## Direction
Convert the records, from the line containing "The photo here" through the end of the records, into a numbered list, keeping both ends and dropping blank lines.

## Material provided
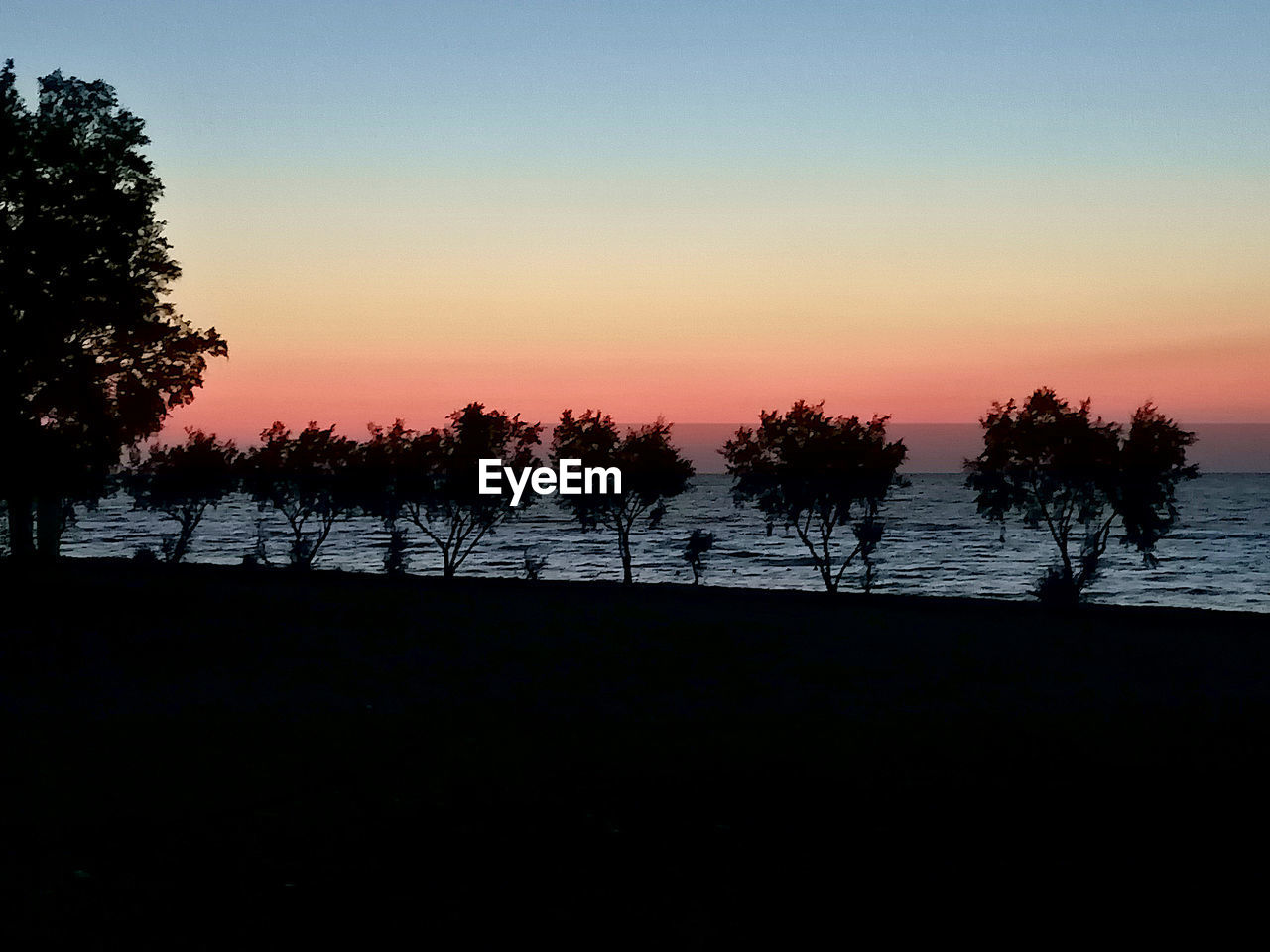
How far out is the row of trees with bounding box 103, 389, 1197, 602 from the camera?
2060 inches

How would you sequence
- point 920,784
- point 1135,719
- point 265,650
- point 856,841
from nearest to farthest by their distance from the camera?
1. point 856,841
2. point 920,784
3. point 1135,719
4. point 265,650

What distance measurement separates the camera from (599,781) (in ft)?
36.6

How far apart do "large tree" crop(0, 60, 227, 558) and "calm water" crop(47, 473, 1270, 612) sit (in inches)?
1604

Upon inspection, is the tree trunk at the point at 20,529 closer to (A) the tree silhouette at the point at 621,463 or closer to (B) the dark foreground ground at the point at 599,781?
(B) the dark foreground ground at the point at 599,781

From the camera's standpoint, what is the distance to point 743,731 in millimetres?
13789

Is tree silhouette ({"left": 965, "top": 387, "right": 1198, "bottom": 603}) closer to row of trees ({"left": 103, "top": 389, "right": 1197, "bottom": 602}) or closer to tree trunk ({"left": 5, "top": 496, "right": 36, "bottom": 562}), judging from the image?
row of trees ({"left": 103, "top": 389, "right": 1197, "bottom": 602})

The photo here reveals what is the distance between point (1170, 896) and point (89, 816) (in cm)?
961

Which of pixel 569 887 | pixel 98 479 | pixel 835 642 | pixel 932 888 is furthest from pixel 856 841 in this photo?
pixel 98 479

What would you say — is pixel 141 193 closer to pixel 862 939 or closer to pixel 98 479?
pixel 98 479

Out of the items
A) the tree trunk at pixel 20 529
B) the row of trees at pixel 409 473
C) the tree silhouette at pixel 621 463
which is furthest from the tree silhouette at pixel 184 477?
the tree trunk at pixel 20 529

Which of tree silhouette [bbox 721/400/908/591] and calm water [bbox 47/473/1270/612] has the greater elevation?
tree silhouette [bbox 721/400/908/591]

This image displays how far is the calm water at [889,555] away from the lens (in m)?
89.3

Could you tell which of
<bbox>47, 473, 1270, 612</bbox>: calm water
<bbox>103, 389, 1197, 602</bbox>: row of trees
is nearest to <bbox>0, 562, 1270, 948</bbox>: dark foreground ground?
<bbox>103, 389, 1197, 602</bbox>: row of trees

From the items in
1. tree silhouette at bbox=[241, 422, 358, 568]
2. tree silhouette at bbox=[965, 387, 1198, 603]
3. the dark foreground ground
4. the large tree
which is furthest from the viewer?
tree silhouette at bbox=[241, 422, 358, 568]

## Response to the task
1. The photo here reveals what is the distance between point (1170, 896) and point (89, 816) (in cm)?
2. 961
3. Which of pixel 569 887 | pixel 98 479 | pixel 835 642 | pixel 932 888 is furthest from pixel 856 841 in this photo?
4. pixel 98 479
5. What would you say — is pixel 141 193 closer to pixel 862 939 or closer to pixel 98 479?
6. pixel 98 479
7. Out of the items
8. A) the tree trunk at pixel 20 529
9. B) the row of trees at pixel 409 473
10. C) the tree silhouette at pixel 621 463
11. which is furthest from the tree silhouette at pixel 184 477?
12. the tree trunk at pixel 20 529
13. Which of tree silhouette [bbox 721/400/908/591] and calm water [bbox 47/473/1270/612] has the greater elevation?
14. tree silhouette [bbox 721/400/908/591]
15. This image displays how far is the calm water at [889,555] away from the lens (in m)?
16. 89.3
17. Could you tell which of
18. <bbox>47, 473, 1270, 612</bbox>: calm water
19. <bbox>103, 389, 1197, 602</bbox>: row of trees
20. is nearest to <bbox>0, 562, 1270, 948</bbox>: dark foreground ground?
21. <bbox>103, 389, 1197, 602</bbox>: row of trees
22. From the items in
23. 1. tree silhouette at bbox=[241, 422, 358, 568]
24. 2. tree silhouette at bbox=[965, 387, 1198, 603]
25. 3. the dark foreground ground
26. 4. the large tree
27. which is furthest from the viewer?
28. tree silhouette at bbox=[241, 422, 358, 568]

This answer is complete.